According to the August 12, 1934 issue of the Syrian daily, La Syrie, “30,000-36,000 Syrian migrants, from the Hauran region, entered Palestine during the last few months alone.” The role-model of Hamas terrorism, Az-ed-Din el-Qassam, who terrorized Jews in British Mandate Palestine, was Syrian, as was Kaukji, the chief Arab terrorist in British Mandate Palestine during the 1930s and 1940s.
Libyan migrants settled in Gedera, south of Tel Aviv. Algerian refugees escaped the French conquest of 1830 and settled in Safed alongside Syrians and Jordanian Bedouins in Tiberias. Circassian refugees, fleeing Russian oppression (1878) and Moslems from Bosnia, Turkmenistan, and Yemen (1908) further diversified the Arab demography west of the Jordan River.
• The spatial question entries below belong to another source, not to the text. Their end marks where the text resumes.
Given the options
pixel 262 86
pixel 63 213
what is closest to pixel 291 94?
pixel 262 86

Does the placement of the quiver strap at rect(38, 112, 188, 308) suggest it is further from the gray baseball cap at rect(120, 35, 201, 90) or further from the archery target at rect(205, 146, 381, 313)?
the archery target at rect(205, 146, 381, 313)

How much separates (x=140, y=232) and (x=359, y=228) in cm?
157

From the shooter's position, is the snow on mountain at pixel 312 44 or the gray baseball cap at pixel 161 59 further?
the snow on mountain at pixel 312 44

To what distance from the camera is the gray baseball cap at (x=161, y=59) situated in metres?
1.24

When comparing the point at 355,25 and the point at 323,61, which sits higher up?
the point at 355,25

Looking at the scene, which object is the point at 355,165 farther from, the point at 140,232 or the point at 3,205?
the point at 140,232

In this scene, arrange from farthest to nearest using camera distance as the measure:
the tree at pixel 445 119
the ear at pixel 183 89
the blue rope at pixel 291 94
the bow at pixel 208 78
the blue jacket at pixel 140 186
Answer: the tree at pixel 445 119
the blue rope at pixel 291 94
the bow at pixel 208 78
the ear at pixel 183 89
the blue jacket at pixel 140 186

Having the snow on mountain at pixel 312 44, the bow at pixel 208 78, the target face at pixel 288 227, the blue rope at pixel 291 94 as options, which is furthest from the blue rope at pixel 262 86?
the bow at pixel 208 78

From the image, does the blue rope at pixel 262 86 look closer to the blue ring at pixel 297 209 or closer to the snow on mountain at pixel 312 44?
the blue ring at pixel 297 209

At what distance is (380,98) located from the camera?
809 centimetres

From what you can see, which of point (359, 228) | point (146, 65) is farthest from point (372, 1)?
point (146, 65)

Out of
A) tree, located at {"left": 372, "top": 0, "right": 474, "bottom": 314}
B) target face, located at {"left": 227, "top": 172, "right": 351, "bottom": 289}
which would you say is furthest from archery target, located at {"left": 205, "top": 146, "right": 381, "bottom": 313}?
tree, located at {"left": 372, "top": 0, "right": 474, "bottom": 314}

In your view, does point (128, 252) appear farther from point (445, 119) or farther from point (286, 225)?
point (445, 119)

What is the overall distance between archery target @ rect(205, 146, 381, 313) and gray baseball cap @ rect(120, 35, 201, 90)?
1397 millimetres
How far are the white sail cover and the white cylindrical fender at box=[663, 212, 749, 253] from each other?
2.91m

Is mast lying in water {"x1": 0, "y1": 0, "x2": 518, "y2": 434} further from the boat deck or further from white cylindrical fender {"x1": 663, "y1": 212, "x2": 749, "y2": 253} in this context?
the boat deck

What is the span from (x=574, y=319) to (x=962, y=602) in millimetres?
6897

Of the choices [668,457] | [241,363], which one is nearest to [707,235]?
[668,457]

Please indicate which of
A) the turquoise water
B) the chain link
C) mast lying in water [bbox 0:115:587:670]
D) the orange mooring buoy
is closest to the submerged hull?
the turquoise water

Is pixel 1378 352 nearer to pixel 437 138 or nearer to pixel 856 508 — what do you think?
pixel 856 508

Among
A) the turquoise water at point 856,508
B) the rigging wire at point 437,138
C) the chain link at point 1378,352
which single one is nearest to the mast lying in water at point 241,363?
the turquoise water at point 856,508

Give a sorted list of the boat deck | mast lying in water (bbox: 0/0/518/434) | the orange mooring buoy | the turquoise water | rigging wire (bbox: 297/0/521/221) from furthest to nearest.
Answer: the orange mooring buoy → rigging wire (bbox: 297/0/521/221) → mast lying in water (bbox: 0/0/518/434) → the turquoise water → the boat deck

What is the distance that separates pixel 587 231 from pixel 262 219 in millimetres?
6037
This unusual Arab/Muslim demographic diversity is evidenced by popular Israeli Arab family names, which are a derivative of their countries of origin: al-Masri (Egypt), al-Obeidi (the Sudan), al-Lubnani (Lebanon), Halabi (Syria), al-Mughrabi (Morocco), al-Djazair (Algeria), al-Yamani (Yemen), al-Afgahni (Afghanistan), al-Hindi (India), al-Hijazi (Saudi Arabia), al-Baghdadi (Iraq), Bushnak (Bosnia), Khamis (Bahrain), Turki (Turkey), etc.